A court hearing is typically held after a bankruptcy auction to finalize the winning bids and sales, and to hear any objections, so the process in Jones’s case hasn’t strayed far from the usual — yet.

Here’s a look at the bankruptcy auction and what could happen next:

Why was Infowars up for auction?

Jones declared personal bankruptcy in late 2022 after he was ordered to pay nearly $1.5 billion US to families of victims of the Sandy Hook Elementary School shooting in Connecticut who sued him for defamation for repeatedly calling the massacre a hoax aimed at increasing gun control.

Relatives of some of the 20 first graders and six educators who were killed in the 2012 shooting said Jones’ followers harassed and threatened them as a result of his lies. Jones has since acknowledged the shooting was “100 per cent real.”

As part of the bankruptcy, Jones’s personal assets and the parent company of Infowars, the Jones-owned Free Speech Systems, were to be sold at auction, with the Sandy Hook families and Jones’s other creditors getting the proceeds.

How The Onion was named the winning bidder

The bankruptcy trustee overseeing the sale chose from sealed bids. He received two.

One was from the Jones-affiliated First United American Companies, which offered $3.5 million US, the trustee revealed in court Thursday. The other, from The Onion, was lower but contained an incentive by some of the Sandy Hook families to forgo a portion of the sale proceeds and give it to other Jones’s creditors, the trustee, Christopher Murray, said.

Murray said he determined The Onion’s offer, although unusual, was better overall, because it would provide more money to Jones’s creditors than the other bid. But he also said he could not yet put a dollar figure on The Onion’s bid when the families’ offer was factored in.

The judge indicated that he had expected prospective buyers would be given a chance to outbid each other after the bids were unsealed.

His 20-page order on the sale procedures in September, however, made such a bidding round optional. And it gave broad authority to Murray to conduct the sale, including the power to reject any bid, no matter how high, that was “contrary to the best interests” of Jones, his company and their creditors.

Infowars reopens after shutting down

Murray had the Infowars website and studio shut down Thursday as he began the process of securing assets, a lawyer for the trustee said in court Thursday.

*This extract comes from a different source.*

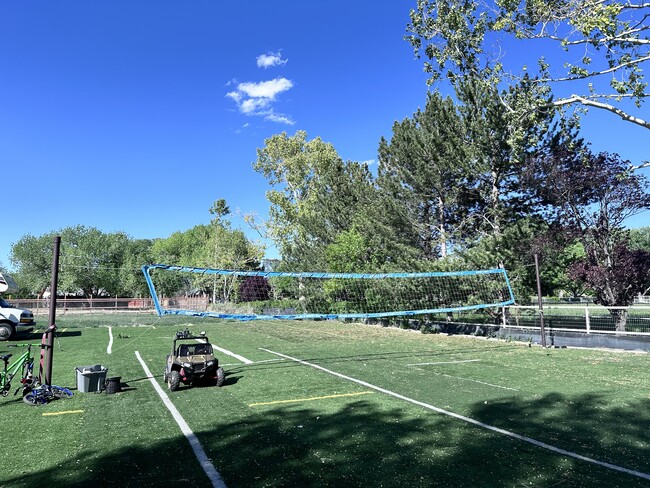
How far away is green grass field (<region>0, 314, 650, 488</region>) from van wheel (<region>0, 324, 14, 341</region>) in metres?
11.8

But on Friday, Infowars and its websites were back up and running.

On his show, Jones told listeners that Murray had told him it was wrong to shut down Infowars before the sale was finalized. Murray and his lawyer did not immediately return phone messages and emails seeking comment.

What’s next in court?

The judge said he had concerns about the auction process and transparency. Both sides are expected to present evidence at next week’s hearing.

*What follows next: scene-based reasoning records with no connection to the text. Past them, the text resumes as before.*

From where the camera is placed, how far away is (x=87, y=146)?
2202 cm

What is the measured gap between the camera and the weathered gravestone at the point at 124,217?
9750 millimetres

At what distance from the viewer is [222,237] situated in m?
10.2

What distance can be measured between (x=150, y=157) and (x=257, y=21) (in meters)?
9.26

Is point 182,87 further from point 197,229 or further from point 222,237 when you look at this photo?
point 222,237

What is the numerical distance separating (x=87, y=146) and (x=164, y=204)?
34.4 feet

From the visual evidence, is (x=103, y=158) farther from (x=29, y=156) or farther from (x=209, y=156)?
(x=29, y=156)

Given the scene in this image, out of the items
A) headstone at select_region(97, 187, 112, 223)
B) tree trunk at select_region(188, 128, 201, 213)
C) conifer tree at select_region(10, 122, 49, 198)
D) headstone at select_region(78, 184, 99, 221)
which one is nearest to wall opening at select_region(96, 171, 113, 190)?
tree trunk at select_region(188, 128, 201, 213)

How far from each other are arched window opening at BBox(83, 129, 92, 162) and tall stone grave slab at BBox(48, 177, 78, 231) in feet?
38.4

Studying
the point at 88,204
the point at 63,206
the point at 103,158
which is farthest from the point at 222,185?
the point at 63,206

Jones and a lawyer for First United American Companies allege Murray improperly selected The Onion’s bid and unexpectedly changed the sale process Monday after the sealed bids were submitted, by deciding not to hold a round of bidding on Wednesday. They also questioned the legality of The Onion’s bid.

A copy of the satirical outlet The Onion is seen Thursday, Nov. 14, 2024, in Little Rock, Ark.
The logo of the satirical outlet The Onion is seen Thursday in Little Rock, Ark. (Jill Bleed/The Associated Press)

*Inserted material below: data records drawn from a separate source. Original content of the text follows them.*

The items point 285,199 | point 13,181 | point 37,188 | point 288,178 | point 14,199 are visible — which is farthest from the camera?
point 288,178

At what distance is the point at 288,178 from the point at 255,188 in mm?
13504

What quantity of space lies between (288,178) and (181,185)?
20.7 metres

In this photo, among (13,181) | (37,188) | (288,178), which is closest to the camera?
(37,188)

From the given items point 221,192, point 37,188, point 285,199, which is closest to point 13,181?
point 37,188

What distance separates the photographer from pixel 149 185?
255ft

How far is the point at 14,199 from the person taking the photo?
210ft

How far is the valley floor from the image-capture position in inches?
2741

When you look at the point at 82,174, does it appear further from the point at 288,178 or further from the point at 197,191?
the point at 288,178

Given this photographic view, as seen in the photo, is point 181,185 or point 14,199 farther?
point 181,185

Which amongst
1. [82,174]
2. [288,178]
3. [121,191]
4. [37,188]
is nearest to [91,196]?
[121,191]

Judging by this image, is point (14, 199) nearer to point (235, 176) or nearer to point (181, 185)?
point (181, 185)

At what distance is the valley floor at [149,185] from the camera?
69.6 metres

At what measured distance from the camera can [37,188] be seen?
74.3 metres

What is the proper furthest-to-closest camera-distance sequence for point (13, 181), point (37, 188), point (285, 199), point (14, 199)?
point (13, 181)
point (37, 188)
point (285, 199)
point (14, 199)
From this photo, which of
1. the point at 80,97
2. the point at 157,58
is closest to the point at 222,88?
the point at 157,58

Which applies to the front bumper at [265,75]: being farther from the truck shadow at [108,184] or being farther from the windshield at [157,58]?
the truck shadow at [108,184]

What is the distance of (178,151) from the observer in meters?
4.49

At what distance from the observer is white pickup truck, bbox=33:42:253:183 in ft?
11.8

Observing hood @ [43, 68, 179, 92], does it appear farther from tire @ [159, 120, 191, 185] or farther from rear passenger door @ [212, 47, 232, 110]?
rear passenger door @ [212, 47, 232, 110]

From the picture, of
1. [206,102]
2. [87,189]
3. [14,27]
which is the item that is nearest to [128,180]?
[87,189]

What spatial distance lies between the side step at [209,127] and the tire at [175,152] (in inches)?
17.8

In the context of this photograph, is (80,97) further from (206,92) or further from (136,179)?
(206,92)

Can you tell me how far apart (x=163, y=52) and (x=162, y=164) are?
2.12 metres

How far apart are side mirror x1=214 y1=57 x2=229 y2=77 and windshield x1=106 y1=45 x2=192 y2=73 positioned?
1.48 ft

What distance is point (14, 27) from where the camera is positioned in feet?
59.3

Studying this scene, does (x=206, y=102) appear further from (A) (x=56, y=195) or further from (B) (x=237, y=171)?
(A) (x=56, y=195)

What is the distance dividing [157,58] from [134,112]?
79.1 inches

Murray said denied doing anything improper and said he followed the judge’s auction rules.

Lopez would rule on whether the trustee properly ran the auction and selected The Onion as the winning bidder. If not, the possibilities include reopening the sale and holding an auction where potential buyers could outbid each other. The judge has the ultimate authority to accept or reject any sale of Infowars.

An exact date for the hearing had not yet been scheduled by Friday afternoon.

What are The Onion’s plans for Infowars?

The Onion — which carries the banner of “America’s Finest News Source” on its masthead — was founded in the 1980s and for decades has skewered politics and pop culture. It hopes to reopen the Infowars website in January as a parody of Jones and other conspiracy theorists.

“Our goal in a couple of years is for people to think of Infowars as the funniest and dumbest website that exists,” Ben Collins, the Onion’s CEO, told The Associated Press.

“It was previously the dumbest website that exists.”